I'm suspending work on the "adventure" project and shall return when
I'm not so disgusted as I am now.

 

[Rui Maciel]

The problem is that any sprintf whatsoever, insofar as it formats
strings, has no control over string length.

What about snprintf() ?


Rui Maciel

 

[Flash Gordon]

What about snprintf() ?

He refers to it, but does not understand it well enough to see that it
provides exactly the tool he needs to implement what he wants whilst
also providing the flexibility to do other things.

 

[Sri Harsha Dandibhotla]

What about snprintf() ?

Rui Maciel

"The problem is that any sprintf whatsoever, insofar as it formats
strings, has no control over string length.
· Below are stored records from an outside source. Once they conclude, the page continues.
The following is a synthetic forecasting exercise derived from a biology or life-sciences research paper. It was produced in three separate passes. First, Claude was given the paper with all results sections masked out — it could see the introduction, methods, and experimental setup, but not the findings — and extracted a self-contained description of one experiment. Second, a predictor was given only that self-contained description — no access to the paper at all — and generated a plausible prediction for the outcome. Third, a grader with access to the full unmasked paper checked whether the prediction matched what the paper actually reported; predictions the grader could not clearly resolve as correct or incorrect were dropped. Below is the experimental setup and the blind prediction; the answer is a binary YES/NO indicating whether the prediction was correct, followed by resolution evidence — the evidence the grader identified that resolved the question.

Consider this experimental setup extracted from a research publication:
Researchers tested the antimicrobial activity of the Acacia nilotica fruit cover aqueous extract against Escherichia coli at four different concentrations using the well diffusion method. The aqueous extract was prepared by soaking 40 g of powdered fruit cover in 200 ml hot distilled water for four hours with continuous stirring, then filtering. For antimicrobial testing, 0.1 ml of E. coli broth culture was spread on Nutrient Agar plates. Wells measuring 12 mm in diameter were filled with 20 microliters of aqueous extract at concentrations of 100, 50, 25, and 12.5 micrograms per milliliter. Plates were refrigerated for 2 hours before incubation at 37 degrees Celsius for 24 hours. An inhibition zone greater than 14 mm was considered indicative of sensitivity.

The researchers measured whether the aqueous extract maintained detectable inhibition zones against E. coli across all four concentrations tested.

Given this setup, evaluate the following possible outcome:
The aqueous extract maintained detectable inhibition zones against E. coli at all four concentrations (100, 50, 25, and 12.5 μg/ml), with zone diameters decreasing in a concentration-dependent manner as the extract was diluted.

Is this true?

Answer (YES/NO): NO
Most code I've seen
decides to create some silly "buffer" of some silly size. "

you still have to create some silly buffer of some silly size.

 

[Chris M. Thomasson]

To develop the "unlimited string" processor which I discuss in the
thread A C Adventure, I have to recreate my utilities library of 1991,
which I did because then (and now) one needs to use the printf
approach to format data: but if one needs, as one often does need, to
format to storage, sprintf has a built in danger that as far as I know
(and correct me if I'm wrong) nobody has or will fix inside of C.

The problem is that any sprintf whatsoever, insofar as it formats
strings, has no control over string length. Most code I've seen
decides to create some silly "buffer" of some silly size.

But in

sprintf(buf, "%s\n", ptr)

characters past the allocated end of "buf" may be overwritten.

[...]

Perhaps something like this may be of service:
_________________________________________________________________
#include <stdio.h>


int main(void)
{
char buffer[6] = { '\0' };
char const string[] = "Hello";

size_t size = sprintf(buffer, "%.1s", string);
printf("%lu - %s\n", (unsigned long int)size, buffer);

size = sprintf(buffer, "%.2s", string);
printf("%lu - %s\n", (unsigned long int)size, buffer);

size = sprintf(buffer, "%.3s", string);
printf("%lu - %s\n", (unsigned long int)size, buffer);

size = sprintf(buffer, "%.4s", string);
printf("%lu - %s\n", (unsigned long int)size, buffer);

size = sprintf(buffer, "%.5s", string);
printf("%lu - %s\n", (unsigned long int)size, buffer);

return 0;
}
_________________________________________________________________

 

[Flash Gordon]

"The problem is that any sprintf whatsoever, insofar as it formats
strings, has no control over string length. Most code I've seen
decides to create some silly "buffer" of some silly size. "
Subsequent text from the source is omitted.